Grid really slows down the graphics.

I’ve whined about this before… problem being I can only define the number of grid squares and the grid extends the same amount in every direction.

My models are always long and relatively thin, so what I need is a grid that’s like 40,000 squares in X+, 0 in X-, 15,000 in X+, 2,000 in X-, and like 6,000 in Y+ and Y-

Default grid is drawing like 20x as many squares as it needs to extending 40,000 in every direction really slowing things down.

Any ideas??? Clipping planes don’t hide the grid.

I suppose drawing the grid does take time. There’s always F7 to toggle it.

Sometimes I wish to be able to assign a quadrant, just +x,+y for example.

Perhaps this should become a topic on Serengeti. Perhaps even different numbers in x and y.

Don’ know how to enter this in Serengeti.

Or maybe be able to specify levels of detail vs. zoom.
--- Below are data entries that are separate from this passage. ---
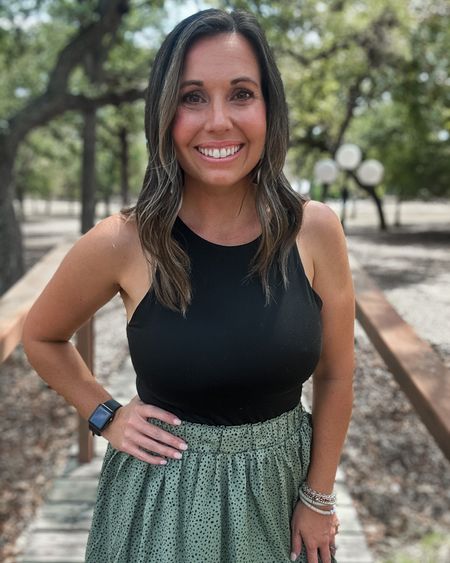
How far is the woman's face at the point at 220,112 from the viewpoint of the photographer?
131 centimetres

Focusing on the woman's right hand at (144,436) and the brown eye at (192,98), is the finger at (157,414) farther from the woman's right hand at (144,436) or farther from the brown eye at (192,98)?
the brown eye at (192,98)

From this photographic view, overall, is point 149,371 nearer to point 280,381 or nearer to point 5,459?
point 280,381

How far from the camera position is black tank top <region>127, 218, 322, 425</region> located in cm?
131

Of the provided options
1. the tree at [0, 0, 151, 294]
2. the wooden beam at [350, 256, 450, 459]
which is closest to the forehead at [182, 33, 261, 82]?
the wooden beam at [350, 256, 450, 459]

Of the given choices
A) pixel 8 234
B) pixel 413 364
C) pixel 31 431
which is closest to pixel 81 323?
pixel 413 364

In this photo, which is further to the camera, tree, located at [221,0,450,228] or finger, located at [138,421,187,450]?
tree, located at [221,0,450,228]

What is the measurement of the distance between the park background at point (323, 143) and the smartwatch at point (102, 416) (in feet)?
3.54

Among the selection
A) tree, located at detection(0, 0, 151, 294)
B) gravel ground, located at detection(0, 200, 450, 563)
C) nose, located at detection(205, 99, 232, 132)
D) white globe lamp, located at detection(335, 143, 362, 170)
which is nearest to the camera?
nose, located at detection(205, 99, 232, 132)

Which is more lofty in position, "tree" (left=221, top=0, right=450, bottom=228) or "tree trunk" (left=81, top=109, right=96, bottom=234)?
"tree" (left=221, top=0, right=450, bottom=228)

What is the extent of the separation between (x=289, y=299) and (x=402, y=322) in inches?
37.8

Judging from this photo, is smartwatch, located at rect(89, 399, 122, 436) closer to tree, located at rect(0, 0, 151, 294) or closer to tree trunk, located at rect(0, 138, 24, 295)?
tree, located at rect(0, 0, 151, 294)

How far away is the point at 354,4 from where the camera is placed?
40.1 ft

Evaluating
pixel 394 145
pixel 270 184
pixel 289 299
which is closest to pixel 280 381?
pixel 289 299

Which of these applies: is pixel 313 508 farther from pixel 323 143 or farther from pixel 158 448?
pixel 323 143
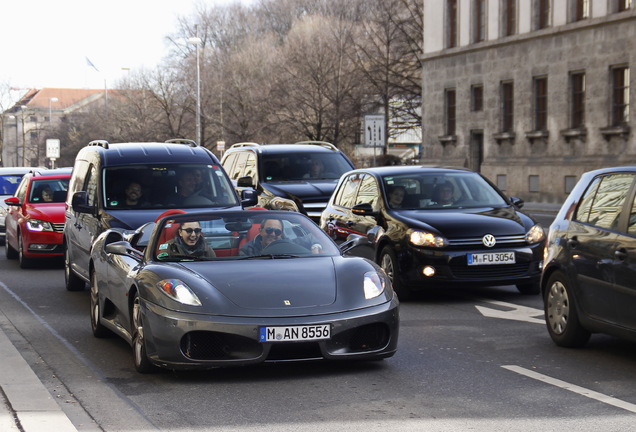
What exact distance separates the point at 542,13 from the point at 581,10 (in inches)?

Like theres no way to see 1mm grid when looking at whole 40m long model but Rhino draws every mm and it really slows things down.

Do you really need a grid that dense? Grid Snap is set independently from the visual grid, so even if you use grid snapping, you could set that to 1mm and the visual grid to say 10mm or even larger… You would have at least 20x fewer lines to draw…

–Mitch

You’re probably right Mitch but the OCD in me likes it.

I still think it would be nice if the grid was a little more intelligent, like showed you .1 mm grid when the whole screen is 5mm wide, and kindof scaled back to 1m when the screen is 50 or 100m wide or whatever made sense.

As an experiment I made a grid with actual Rhino lines, and drawing 100,000 lines didn’t slow the performance down noticeably but the Rhno grid sure does. Maybe there is room for optimization in how that works? Is the grid not getting hardware accelerated or something?

Yeah, I agree that the grid is a little clunky in Rhino. I don’t know that at this point we can get anyone typing on that for V6, since we do not have an overall plan for rehashing it, but I’ll add a nudge to the bug tracker anyway. It may be that at least we can make draw more intelligently, even if the overall controls do not change yet.